(Directive): Everything from the line with "Is the answer" through the last line of the records below should be copied exactly, both ends included.

(Recorded information):
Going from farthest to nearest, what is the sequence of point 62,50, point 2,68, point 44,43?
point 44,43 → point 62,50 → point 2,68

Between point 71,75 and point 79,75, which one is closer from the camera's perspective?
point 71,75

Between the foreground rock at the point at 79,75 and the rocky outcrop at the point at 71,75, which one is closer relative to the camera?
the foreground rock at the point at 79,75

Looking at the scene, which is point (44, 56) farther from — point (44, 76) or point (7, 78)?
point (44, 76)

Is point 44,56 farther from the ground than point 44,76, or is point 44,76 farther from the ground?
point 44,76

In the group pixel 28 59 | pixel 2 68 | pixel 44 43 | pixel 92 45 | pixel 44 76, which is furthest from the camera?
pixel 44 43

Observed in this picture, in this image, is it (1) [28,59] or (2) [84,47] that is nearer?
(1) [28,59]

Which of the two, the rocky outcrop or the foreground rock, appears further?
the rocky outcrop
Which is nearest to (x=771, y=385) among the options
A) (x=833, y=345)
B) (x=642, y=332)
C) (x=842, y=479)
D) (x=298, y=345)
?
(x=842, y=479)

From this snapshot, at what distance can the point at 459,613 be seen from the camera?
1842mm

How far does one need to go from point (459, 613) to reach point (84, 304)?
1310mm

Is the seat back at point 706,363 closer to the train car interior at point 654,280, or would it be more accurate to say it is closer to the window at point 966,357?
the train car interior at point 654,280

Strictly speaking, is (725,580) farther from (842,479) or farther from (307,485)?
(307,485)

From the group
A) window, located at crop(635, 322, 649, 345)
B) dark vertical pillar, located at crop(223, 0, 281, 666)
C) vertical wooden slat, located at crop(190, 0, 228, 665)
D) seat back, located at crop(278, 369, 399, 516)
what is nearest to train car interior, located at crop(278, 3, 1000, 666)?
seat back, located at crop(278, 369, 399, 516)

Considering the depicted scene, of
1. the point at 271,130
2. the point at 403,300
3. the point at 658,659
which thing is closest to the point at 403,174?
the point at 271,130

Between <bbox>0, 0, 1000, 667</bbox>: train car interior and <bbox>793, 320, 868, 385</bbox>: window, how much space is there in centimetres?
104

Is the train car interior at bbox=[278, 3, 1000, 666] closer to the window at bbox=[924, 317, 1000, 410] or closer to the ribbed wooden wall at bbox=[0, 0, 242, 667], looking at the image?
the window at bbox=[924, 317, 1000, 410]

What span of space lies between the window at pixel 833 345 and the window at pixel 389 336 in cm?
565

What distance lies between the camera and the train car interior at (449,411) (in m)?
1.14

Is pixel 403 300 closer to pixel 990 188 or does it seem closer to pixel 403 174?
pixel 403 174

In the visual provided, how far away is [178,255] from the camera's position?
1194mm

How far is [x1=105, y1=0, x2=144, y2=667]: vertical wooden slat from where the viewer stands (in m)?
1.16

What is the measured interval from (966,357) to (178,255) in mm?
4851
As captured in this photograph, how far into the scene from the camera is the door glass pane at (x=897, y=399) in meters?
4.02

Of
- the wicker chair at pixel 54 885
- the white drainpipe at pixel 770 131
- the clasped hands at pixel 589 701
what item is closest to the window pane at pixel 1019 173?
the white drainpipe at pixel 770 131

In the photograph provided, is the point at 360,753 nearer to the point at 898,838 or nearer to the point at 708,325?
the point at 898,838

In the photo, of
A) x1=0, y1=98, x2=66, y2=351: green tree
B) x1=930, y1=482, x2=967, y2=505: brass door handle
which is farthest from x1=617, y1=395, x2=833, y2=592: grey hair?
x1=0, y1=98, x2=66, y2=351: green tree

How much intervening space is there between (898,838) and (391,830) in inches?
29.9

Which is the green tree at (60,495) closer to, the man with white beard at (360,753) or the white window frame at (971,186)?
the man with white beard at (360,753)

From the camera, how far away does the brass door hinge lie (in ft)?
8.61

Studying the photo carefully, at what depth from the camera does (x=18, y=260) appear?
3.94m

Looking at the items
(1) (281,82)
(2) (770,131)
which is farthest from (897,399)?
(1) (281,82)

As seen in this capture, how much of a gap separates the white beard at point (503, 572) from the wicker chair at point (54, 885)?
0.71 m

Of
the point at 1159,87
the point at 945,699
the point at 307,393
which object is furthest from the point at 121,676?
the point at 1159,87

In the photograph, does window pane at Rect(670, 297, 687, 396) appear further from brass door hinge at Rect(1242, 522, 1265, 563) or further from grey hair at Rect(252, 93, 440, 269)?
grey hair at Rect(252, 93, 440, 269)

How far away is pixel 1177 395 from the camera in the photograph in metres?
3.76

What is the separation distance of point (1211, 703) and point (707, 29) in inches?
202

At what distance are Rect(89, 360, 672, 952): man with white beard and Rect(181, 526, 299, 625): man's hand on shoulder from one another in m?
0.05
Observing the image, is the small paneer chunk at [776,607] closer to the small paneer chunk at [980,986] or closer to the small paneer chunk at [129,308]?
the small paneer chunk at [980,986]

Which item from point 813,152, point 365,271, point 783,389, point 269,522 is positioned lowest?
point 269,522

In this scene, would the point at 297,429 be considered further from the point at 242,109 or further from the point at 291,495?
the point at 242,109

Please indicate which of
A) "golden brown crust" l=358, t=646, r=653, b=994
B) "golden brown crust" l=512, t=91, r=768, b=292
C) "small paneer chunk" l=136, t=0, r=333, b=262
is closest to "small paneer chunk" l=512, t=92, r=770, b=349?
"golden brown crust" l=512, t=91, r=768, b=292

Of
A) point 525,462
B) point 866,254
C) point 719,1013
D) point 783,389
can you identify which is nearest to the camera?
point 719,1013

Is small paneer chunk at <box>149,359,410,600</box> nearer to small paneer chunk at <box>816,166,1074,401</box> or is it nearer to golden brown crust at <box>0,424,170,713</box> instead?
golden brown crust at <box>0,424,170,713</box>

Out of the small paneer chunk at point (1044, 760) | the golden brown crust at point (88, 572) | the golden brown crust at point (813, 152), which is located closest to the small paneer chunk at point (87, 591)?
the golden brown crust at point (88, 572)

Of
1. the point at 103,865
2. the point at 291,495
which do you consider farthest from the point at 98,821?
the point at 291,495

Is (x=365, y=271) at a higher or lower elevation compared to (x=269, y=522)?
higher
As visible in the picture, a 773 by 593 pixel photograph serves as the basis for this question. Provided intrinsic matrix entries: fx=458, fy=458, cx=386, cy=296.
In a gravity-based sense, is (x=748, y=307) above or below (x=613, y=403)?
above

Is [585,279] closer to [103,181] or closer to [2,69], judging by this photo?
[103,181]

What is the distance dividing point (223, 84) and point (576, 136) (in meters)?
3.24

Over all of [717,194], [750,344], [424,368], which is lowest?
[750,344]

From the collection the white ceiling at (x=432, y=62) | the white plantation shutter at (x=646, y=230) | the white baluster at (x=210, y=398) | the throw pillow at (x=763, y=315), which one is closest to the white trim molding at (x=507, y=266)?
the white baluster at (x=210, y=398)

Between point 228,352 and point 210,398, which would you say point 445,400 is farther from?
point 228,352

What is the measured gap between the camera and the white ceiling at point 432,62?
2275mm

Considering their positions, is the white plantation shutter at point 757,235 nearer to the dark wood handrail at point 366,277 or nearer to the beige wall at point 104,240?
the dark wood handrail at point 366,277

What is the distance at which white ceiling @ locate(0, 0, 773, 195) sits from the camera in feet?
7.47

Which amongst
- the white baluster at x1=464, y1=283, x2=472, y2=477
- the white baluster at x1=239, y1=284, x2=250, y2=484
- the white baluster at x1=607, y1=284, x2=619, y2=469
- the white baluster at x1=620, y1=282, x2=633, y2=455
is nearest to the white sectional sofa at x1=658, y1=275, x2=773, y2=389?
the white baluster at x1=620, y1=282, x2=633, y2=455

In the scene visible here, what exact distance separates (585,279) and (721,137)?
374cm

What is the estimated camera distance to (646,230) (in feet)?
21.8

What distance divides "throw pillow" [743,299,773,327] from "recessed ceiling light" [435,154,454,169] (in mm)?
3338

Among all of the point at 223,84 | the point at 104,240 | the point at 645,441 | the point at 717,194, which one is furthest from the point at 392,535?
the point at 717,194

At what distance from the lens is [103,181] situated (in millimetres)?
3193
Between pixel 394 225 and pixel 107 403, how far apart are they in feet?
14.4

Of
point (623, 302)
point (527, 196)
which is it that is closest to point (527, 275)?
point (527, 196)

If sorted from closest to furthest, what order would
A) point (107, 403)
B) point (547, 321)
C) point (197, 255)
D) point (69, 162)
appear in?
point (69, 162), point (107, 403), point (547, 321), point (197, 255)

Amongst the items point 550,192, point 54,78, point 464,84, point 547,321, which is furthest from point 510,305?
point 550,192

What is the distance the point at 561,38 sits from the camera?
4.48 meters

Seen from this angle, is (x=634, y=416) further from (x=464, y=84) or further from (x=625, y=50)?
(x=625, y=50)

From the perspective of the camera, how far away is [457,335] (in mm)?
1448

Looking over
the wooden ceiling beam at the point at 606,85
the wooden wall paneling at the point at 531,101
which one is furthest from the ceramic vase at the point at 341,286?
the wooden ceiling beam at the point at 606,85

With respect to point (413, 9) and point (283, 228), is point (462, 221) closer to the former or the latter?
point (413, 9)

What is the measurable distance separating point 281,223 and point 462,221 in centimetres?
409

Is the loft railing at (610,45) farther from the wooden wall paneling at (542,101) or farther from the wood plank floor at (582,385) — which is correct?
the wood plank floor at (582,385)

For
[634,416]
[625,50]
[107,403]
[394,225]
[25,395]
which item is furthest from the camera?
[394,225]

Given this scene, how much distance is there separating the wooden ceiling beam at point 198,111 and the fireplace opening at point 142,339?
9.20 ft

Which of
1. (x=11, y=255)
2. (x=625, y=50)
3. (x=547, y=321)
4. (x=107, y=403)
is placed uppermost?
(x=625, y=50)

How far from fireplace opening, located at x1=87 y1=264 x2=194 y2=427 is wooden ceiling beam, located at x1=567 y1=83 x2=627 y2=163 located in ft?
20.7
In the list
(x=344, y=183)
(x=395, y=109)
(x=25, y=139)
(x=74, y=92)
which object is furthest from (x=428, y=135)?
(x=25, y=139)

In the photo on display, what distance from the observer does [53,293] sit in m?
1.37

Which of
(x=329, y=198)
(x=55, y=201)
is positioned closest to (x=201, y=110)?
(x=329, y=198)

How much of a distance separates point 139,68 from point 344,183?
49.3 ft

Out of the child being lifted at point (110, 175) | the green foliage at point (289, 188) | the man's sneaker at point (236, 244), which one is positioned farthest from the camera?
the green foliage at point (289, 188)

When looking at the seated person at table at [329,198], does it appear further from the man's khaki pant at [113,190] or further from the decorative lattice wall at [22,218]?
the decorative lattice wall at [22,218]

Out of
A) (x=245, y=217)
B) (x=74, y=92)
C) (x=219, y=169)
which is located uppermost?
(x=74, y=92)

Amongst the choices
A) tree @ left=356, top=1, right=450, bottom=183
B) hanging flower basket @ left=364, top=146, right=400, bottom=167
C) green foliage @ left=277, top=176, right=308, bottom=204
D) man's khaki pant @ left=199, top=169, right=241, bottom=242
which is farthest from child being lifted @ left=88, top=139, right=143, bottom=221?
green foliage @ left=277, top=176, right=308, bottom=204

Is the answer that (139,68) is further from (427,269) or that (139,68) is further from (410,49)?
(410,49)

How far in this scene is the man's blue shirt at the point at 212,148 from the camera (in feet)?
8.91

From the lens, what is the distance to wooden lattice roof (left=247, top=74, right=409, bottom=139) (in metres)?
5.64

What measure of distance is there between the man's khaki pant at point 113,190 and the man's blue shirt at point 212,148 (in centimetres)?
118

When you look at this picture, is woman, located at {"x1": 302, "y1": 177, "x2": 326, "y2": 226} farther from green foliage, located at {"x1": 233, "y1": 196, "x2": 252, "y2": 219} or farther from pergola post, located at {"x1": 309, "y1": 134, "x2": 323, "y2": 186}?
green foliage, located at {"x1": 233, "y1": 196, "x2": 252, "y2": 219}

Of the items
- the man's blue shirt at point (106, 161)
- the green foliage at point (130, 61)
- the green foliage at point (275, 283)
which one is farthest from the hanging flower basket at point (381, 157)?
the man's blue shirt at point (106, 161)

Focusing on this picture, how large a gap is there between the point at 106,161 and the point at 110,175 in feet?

(Answer to this task):
Is the answer that (139,68) is further from (427,269) or that (139,68) is further from (410,49)?
(410,49)

How far in this scene is the man's blue shirt at the point at 212,148 from the camera (in feet)?
8.91

From the lens, what is the distance to wooden lattice roof (left=247, top=74, right=409, bottom=139) (in metres)?
5.64

What measure of distance is there between the man's khaki pant at point 113,190 and the man's blue shirt at point 212,148 (in centimetres)?
118

When you look at this picture, is woman, located at {"x1": 302, "y1": 177, "x2": 326, "y2": 226} farther from green foliage, located at {"x1": 233, "y1": 196, "x2": 252, "y2": 219} or farther from pergola post, located at {"x1": 309, "y1": 134, "x2": 323, "y2": 186}?
green foliage, located at {"x1": 233, "y1": 196, "x2": 252, "y2": 219}

Of the items
- the man's blue shirt at point (106, 161)
- the green foliage at point (130, 61)
- the green foliage at point (275, 283)
which one is farthest from the hanging flower basket at point (381, 157)?
the man's blue shirt at point (106, 161)

Focusing on this picture, how large a gap is there between the point at 106,161 and the point at 110,175 in feet?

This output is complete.